Sought to incorporate a social psychology theory into the assessment framework for Large Language Models (LLMs).
Presented a fresh approach to evaluating LLMs.

缺点

The proposed viewpoint is clear and intuitive; however, the scope of the associated research activity and area may be too limited for publication as a full paper in ICLR. It is advisable to expand the content related to the proposed framework, such as detailing ways to use the framework to enhance or more accurately evaluate specific applications.
The connection between the theoretical discourse in Section 3 and the practical methodologies applied in the experimental procedures of Section 4 is somewhat ambiguous.

问题

Figure 5 reveals that none of the models evaluated aligned with the perspectives at the radial extremes of the SVO sphere, namely the Altruistic and Competitive orientations. This could suggest that the models are inherently incapable of aligning with such polarized perspectives, or it may reflect a bias in the evaluation metric that favors moderate values over extreme ones. Further investigation into this phenomenon would be beneficial to ascertain the underlying causes.

审稿意见

评分: 3置信度: 42023-11-02

Paper addresses the value alignment problem in LLMs and proposes to implement social value orientation evaluation from social psychology.
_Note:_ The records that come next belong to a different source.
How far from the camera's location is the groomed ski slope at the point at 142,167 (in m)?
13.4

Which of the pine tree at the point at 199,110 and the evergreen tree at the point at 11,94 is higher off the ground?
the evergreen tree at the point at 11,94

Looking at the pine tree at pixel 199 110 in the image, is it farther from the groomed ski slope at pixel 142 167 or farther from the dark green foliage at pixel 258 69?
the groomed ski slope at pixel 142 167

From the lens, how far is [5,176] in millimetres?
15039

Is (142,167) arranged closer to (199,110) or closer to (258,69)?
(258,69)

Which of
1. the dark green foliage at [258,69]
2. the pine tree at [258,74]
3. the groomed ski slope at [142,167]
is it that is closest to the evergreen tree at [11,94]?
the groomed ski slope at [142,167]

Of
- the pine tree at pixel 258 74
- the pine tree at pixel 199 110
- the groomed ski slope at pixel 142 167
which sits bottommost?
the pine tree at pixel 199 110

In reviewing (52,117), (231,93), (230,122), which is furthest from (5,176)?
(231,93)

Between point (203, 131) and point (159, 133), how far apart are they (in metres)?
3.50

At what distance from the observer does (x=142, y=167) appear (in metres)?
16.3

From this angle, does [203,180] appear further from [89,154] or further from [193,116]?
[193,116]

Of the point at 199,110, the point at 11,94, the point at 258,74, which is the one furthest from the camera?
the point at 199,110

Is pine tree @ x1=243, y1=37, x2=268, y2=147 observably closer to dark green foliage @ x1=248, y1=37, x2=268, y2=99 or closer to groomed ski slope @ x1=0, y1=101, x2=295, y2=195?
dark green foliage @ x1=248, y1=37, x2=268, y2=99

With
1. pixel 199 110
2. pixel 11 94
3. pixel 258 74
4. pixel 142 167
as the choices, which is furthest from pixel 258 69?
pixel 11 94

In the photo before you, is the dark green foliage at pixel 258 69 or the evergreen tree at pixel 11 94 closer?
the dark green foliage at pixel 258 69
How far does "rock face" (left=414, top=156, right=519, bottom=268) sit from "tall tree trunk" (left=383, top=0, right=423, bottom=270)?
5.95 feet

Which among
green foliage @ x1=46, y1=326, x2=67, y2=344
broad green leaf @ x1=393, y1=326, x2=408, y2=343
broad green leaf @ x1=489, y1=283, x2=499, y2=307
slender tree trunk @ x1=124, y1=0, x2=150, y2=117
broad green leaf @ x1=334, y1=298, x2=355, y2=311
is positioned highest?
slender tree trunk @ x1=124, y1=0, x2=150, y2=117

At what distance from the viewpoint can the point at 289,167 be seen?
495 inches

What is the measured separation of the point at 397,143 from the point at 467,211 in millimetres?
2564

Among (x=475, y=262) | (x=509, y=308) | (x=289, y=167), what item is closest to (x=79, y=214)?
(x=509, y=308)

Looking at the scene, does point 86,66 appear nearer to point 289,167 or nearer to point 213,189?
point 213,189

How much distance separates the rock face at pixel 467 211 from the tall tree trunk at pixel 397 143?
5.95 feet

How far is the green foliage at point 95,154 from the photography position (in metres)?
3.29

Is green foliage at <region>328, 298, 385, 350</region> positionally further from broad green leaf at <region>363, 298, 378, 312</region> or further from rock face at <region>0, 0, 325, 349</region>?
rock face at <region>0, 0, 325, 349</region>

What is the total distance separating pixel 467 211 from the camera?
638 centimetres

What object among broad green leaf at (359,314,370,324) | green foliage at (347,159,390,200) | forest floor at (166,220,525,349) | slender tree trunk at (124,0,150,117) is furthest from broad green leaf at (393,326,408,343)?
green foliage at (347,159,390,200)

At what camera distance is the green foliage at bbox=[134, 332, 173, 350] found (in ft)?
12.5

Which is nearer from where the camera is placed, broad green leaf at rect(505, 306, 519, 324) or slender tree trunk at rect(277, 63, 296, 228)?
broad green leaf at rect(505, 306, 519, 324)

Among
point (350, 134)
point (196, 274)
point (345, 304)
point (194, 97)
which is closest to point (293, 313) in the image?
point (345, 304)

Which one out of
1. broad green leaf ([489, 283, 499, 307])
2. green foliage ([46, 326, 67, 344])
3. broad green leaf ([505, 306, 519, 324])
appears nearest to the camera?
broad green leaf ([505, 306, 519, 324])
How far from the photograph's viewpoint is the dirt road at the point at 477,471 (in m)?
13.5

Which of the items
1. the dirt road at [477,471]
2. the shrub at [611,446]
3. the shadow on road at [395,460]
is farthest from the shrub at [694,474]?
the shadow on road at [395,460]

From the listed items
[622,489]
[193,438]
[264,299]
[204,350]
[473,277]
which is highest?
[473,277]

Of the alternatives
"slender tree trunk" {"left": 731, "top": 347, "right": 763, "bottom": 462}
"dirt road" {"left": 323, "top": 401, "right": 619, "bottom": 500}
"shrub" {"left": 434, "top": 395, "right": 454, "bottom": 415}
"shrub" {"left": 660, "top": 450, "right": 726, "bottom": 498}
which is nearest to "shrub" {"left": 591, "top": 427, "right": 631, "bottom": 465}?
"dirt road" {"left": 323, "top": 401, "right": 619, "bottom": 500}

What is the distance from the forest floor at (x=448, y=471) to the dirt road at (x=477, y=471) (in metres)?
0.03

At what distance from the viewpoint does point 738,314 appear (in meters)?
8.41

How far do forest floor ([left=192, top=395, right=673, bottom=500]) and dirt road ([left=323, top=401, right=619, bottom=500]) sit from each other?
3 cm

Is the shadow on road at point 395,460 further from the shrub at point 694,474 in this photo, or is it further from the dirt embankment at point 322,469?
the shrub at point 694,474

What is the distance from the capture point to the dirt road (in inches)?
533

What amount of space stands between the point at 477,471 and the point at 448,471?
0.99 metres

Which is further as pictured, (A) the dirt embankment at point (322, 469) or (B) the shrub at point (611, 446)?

Study presented in the paper is generally complete but the chosen objective and problem, the definitions related and the chosen methodolgy are not well supported and is difficult to align. A revision on clarifying the objectives and motivation will help better assess the paper and its results.

优点

Introduces new approach to evaluate value alignment in LLMs

缺点

The object of the study and chosen methodology do not align. The related work to the paper is not well connected. Paper's area of study in psychology and how the chosen terminology is adapted is not well supported.

问题

Does heterogeneity really define the relativity in importance of weights to specific features in values? How does subjectivity and the definition of heterogeneity described in the introduction overlap logically?